• [What you need to do]: Reproduce the records word for word, starting at the first one and ending at the line that contains "Rivergum Holiday Retreat", with both ends included. Leave the pictures out of your answer.

※

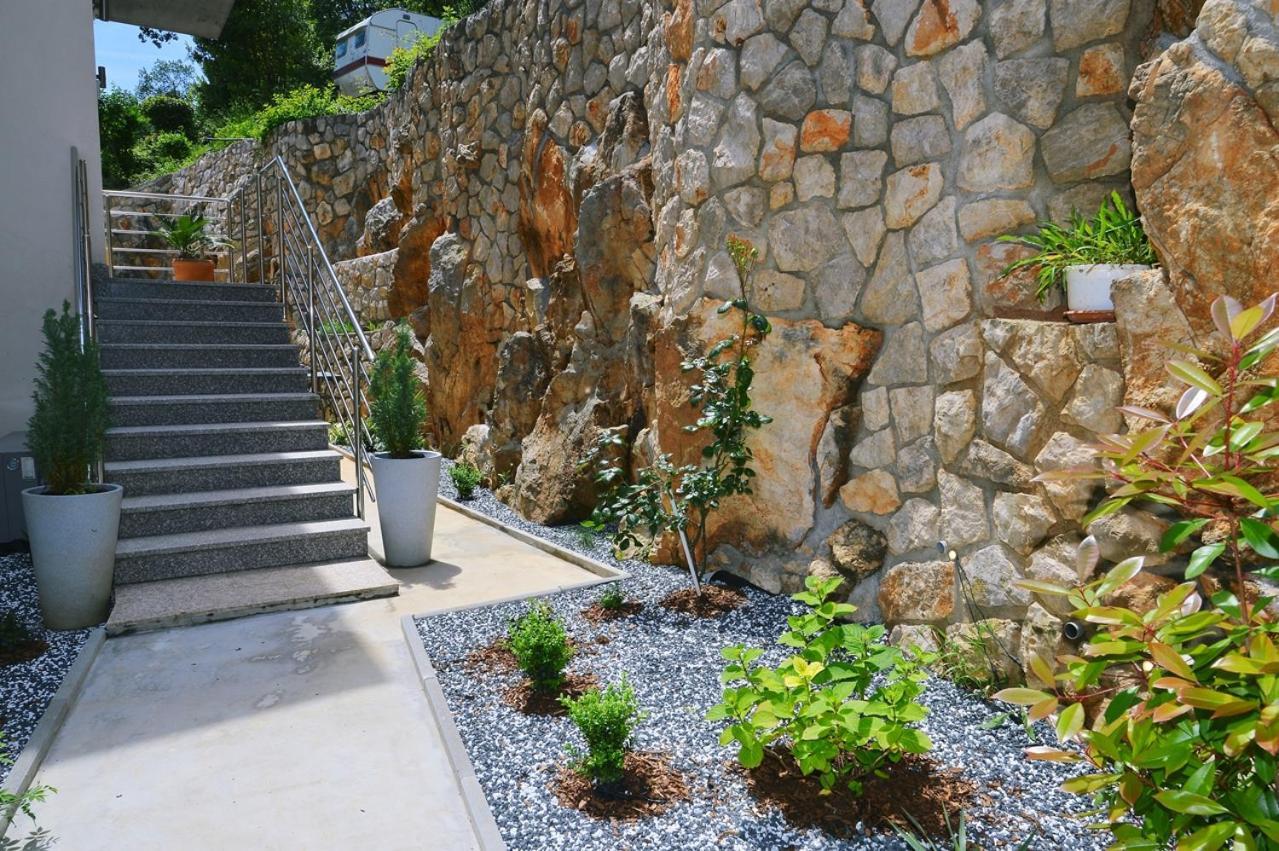 Haus Zora Ferienwohnung 7 มอสเคนิเซ ภายนอก รูปภาพ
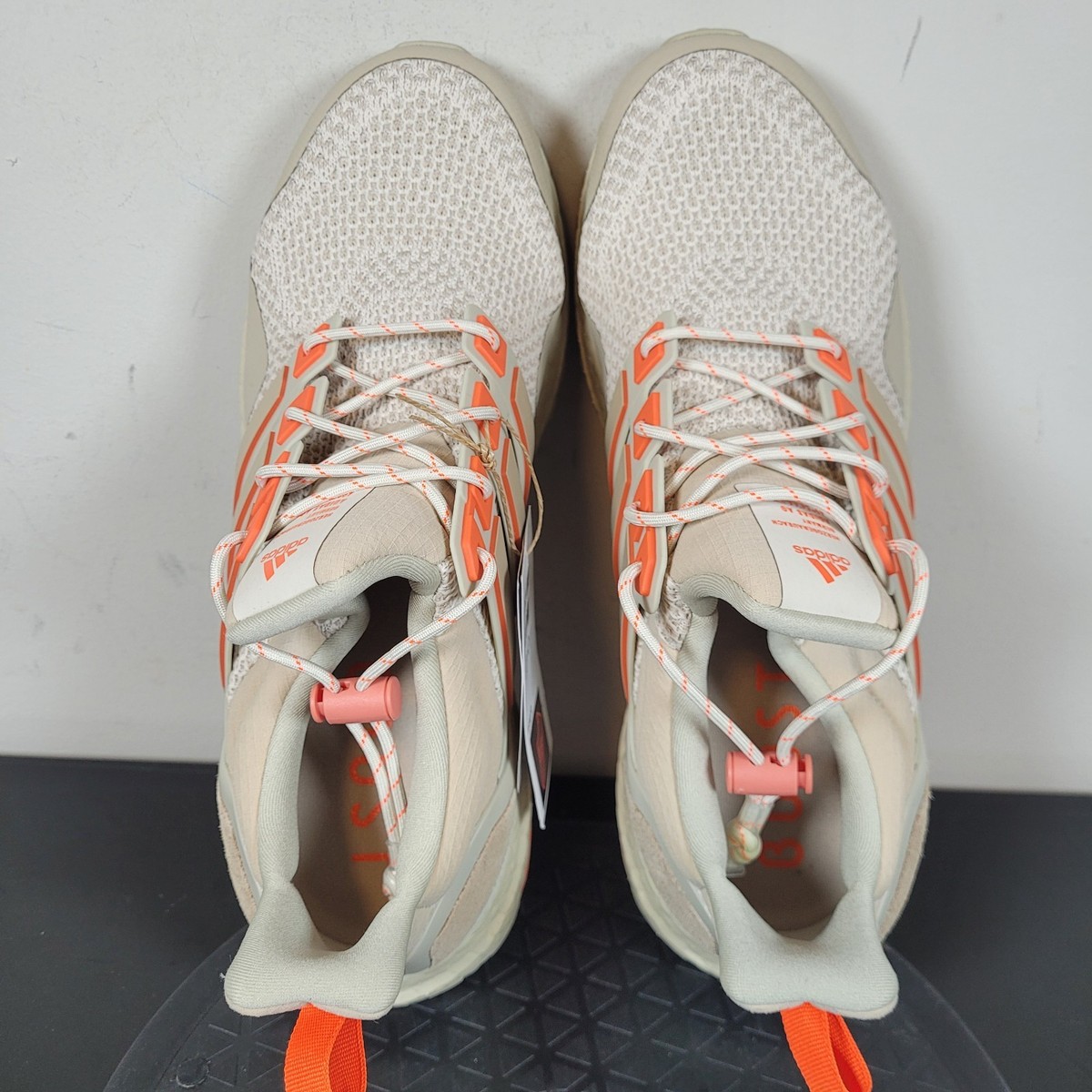 Adidas UltraBoost 1.0 ATR Athletic Running Shoes Beige Orange IF9072 Men's Sz 7 | eBay Adidas UltraBoost 1.0 ATR Athletic Running Shoes Beige Orange IF9072 Men's Sz 7 | eBay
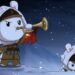Cartoon Geopolitics: Reading China’s Worldview in Year Hare Affair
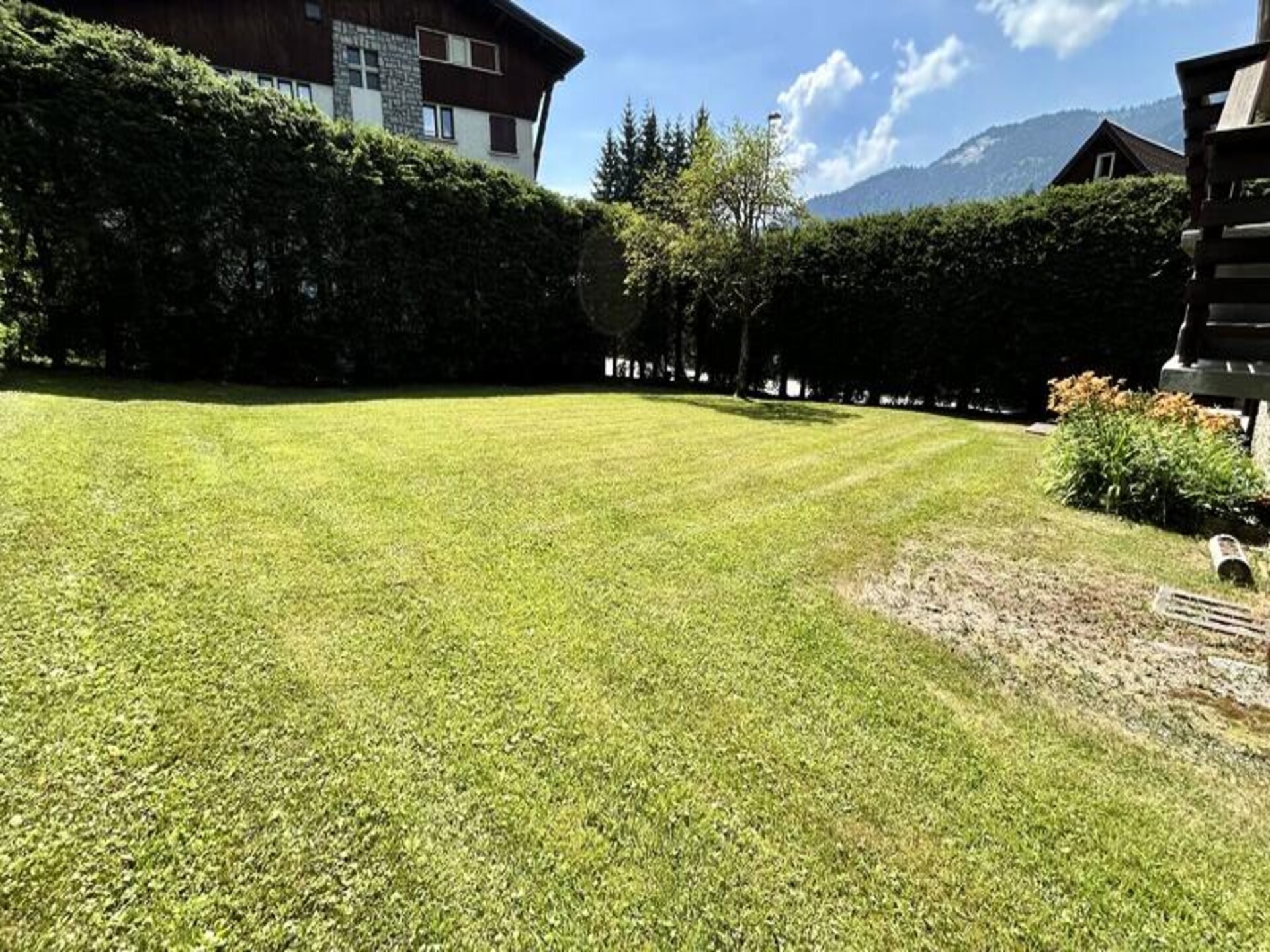 Ruim appartement op 260m van de piste met balkon en pooltafel - foto 13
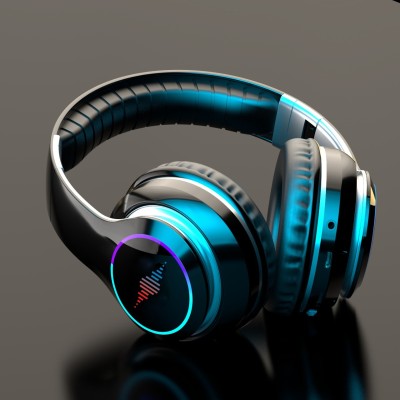 Bluetooth Wireless Headphone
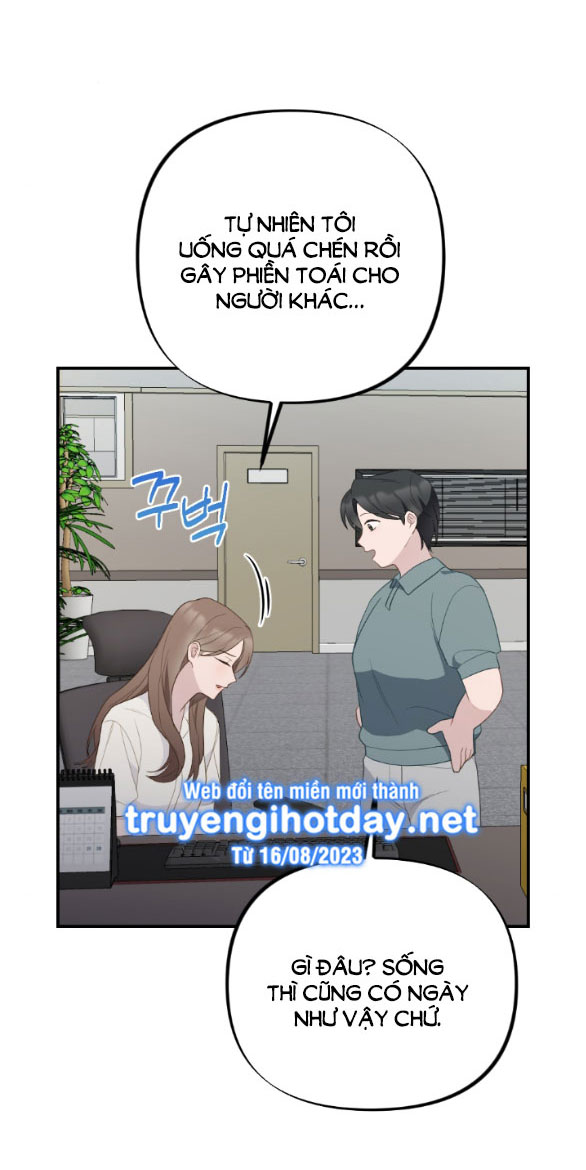 [18+] hãy khóc cho thật xinh đẹp đi Chap 25 - Next 25.1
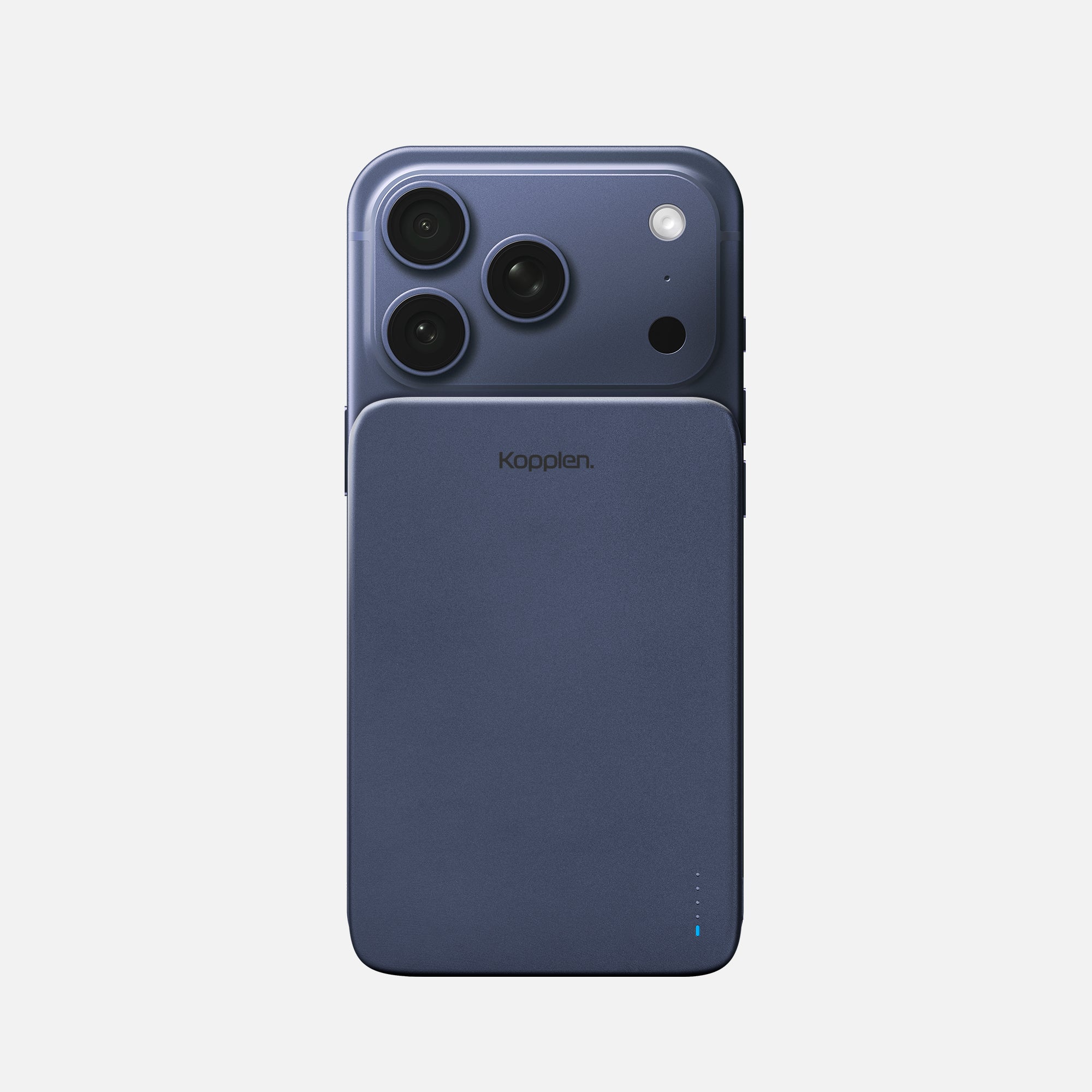 Ozone™ Power Bank 5,000mAh [Pre-order]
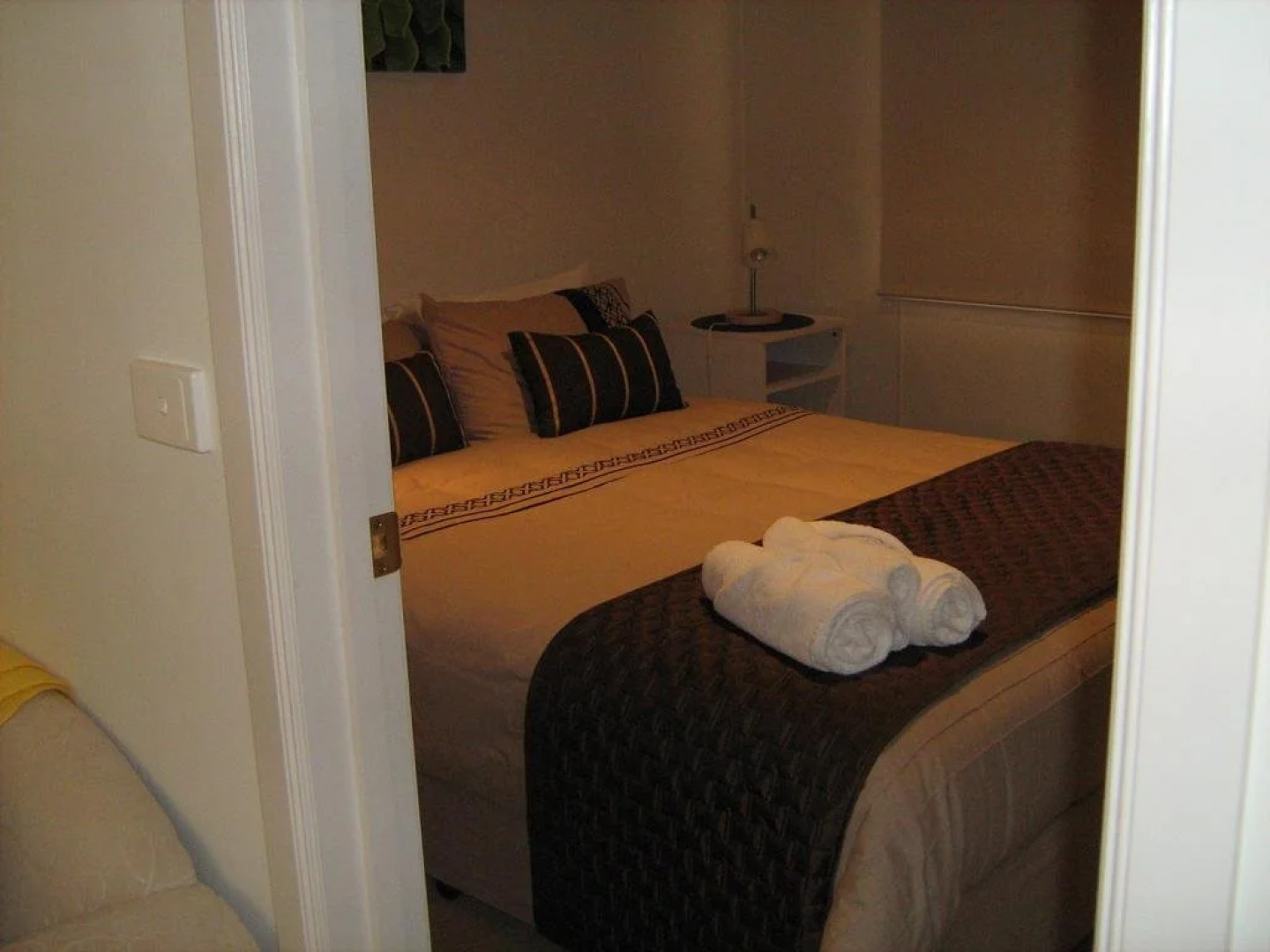 Rivergum Holiday Retreat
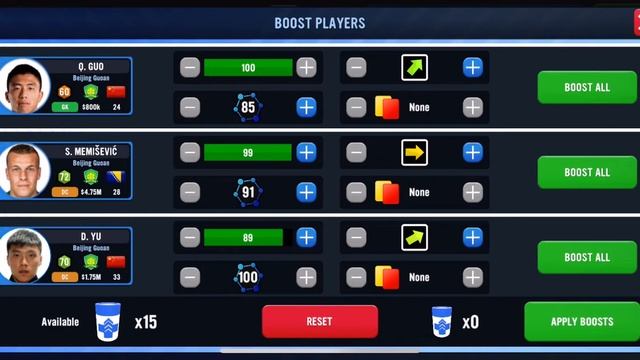 SOCCER MANAGER 2023 | iOS | BETA | First Gameplay смотреть онлайн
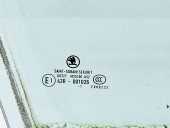 Geam usa dreapta fata Skoda Superb II Combi (3T5) [Fabr 2009-2015] OEM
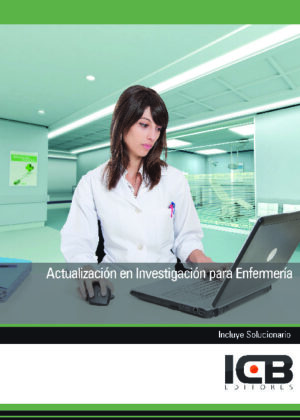 Actualización en Investigación para Enfermería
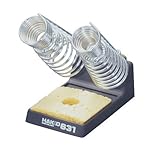 白光:こて台(900M/L/S用) 631-04 000056470004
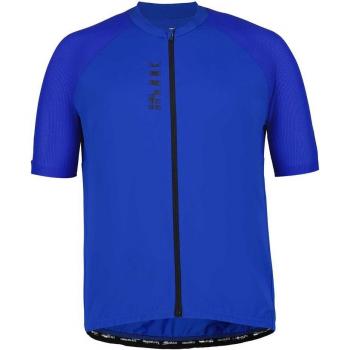 Rukka Raapala Maillot Azul Oscuro Manga Corta (M)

※

• [Reply]:
 Haus Zora Ferienwohnung 7 มอสเคนิเซ ภายนอก รูปภาพ
 Adidas UltraBoost 1.0 ATR Athletic Running Shoes Beige Orange IF9072 Men's Sz 7 | eBay Adidas UltraBoost 1.0 ATR Athletic Running Shoes Beige Orange IF9072 Men's Sz 7 | eBay
Cartoon Geopolitics: Reading China’s Worldview in Year Hare Affair
 Ruim appartement op 260m van de piste met balkon en pooltafel - foto 13
 Bluetooth Wireless Headphone
 [18+] hãy khóc cho thật xinh đẹp đi Chap 25 - Next 25.1
 Ozone™ Power Bank 5,000mAh [Pre-order]
 Rivergum Holiday Retreat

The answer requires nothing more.